Trasformazioni ed evoluzioni del progetto d’arredo che ha portatoMilano a diventare la capitale del design

modellino balloon

Dal 9 al 14 aprile si è svolto a Milano il 52esimo “Salone internazionale del mobile”, da qualche anno la più importante fiera del mobile a livello mondiale; occasione per scoprire le trasformazioni e le evoluzioni del progetto d’arredo che ha portato la città di Milano a diventare la capitale del design.

Quest’anno a salvarlo dalla crisi che vive il nostro Paese è stata l’affluenza per circa il 70% dei visitatori stranieri. I più numerosi sono stati i cinesi ed i russi e poi, a seguire, arabi ed americani. Fra i vari padiglioni va segnalato lo sfarzo di salotti e ambientazioni del “Gruppo 42” al padiglione 3. Questo gruppo di stand ha fatto sognare ad occhi aperti e camminare tra le nuvole molti visitatori. Il gusto non proprio italiano anche se di marchi in prevalenza del nord Italia, ha riscosso un enorme plauso. Qui la parola d’ordine sembrava proprio essere: opulenza. Tra stucchi, boiserie in legno pregiato, mobili con rifiniture in oro zecchino ed enormi lampadari in vetro soffiato, si è respirata un’atmosfera da “mille e una notte” negli stand di Turri, Pozzoli, Marioni, Gotha Italian Luxory Style e Roberto Cavalli.
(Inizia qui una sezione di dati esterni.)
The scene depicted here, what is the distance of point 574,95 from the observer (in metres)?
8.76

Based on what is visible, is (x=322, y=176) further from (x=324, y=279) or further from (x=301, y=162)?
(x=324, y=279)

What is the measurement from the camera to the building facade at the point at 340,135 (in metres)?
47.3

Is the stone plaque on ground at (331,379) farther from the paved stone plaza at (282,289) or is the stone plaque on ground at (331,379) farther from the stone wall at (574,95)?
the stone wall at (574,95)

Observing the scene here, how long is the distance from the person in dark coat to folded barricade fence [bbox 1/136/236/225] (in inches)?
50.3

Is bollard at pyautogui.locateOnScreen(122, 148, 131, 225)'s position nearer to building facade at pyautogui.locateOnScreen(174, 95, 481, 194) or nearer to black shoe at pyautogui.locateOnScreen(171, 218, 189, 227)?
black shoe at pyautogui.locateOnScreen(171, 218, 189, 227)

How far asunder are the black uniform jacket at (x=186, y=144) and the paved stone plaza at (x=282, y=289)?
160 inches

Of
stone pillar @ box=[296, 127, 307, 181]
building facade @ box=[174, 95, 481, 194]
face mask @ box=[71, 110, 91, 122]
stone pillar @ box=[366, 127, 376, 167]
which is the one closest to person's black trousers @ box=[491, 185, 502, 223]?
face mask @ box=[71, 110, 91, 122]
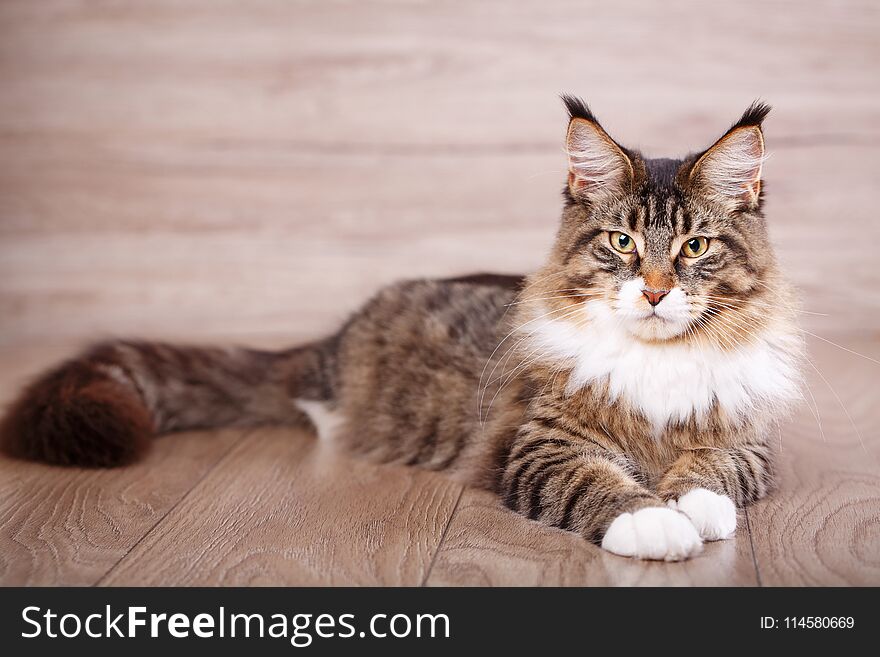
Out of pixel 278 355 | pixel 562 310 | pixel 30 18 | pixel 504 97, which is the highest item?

I padiglioni 4 e 5, invece, hanno esibito il moderno gusto dello stile d’arredo italiano che è stato super fotografato soprattutto da cinesi e giapponesi. Le linee essenziali e lineari vengono ammorbidite da note di colore in toni sgargianti che fanno tendenza. Fra le novità, un tessuto non tessuto proposto da MERITALIA per il divano Newcastle; lavabilissimo a casa, non necessita di essere stirato perché si rovinerebbe “il suo bello”. L’inedito rivestimento, il DURAFORM, consiste in un tessuto artificiale simile alla carta che normalmente viene impiegato per fare le etichette dei jeans: resistente, traspirante ma soprattutto in grado di conferire una forma originale simile a quella di un monolite.

Per i complementi d’arredo LALIQUE ha proposto un intarsio a forma di “testa di medusa”, rigorosamente in cristallo che, retro-illuminato, rassembla l’effetto surreale di un film in 3 D.

Altra novità del tutto inedita è il campo da calcio versione tappeto di ILLULIAN. Non ancora presentato alla stampa questo tappeto, griffato niente meno che da Massimo Moratti, potrebbe essere una soluzione per far divertire grandi e piccini. Lo scorso anno l’azienda aveva proposto un mini campo da golf (portatile). Che dire: sono proprio unici nel loro genere!!

Percorrendo i saloni della fiera, sempre per quanto riguarda l’illuminazione, NORTHENLIGHTING, è riuscita a fissare nello spazio un momento dello scoppio di una lampadina come se fosse uno scatto fotografico e a farne un lampadario a soffitto.

Negli spazi del “Fuorisalone”, invece, il centro artistico ALIK CAVALIERE propone una emozionante e coinvolgente ambientazione in giardino attraverso le applicazioni di un materiale tecnologico e di luci girevoli. L’azienda SAILMAKER INTERNATIONAL, infatti, produce una fibra a forma di griglia multi-assiale per l’architettura e il design: l’ “l-Mesh”. Questa fibra può essere creata in varie forme e colori ed essere usata ed adattata in vari modi, ad esempio: come separè, come controsoffittatura, come passatoia su piastrelle o prato verde od ancora come ambientazione in spazi illuminati da led.

“Il design illumina letteralmente i nostri pensieri” dice Daniel MOGOS ideatore della lampada Ballon. Questa lampada è composta da una scatola a forma di ballon, il segno grafico convenzionalmente usato nei fumetti, nella pop art e nelle vignette al fine di contenere i testi parlati o pensati dai personaggi ed ha una opalina dove si può scrivere con un pennarello come su una lavagna. Il concetto di multifunzionalità è qui espresso con la forma di una nuvola.

Come si può notare da questa breve sintesi, ricerca, genio, talento hanno determinato ancora una volta il successo del Salone del mobile, degli artisti e delle imprese che hanno reso possibile tutto ciò.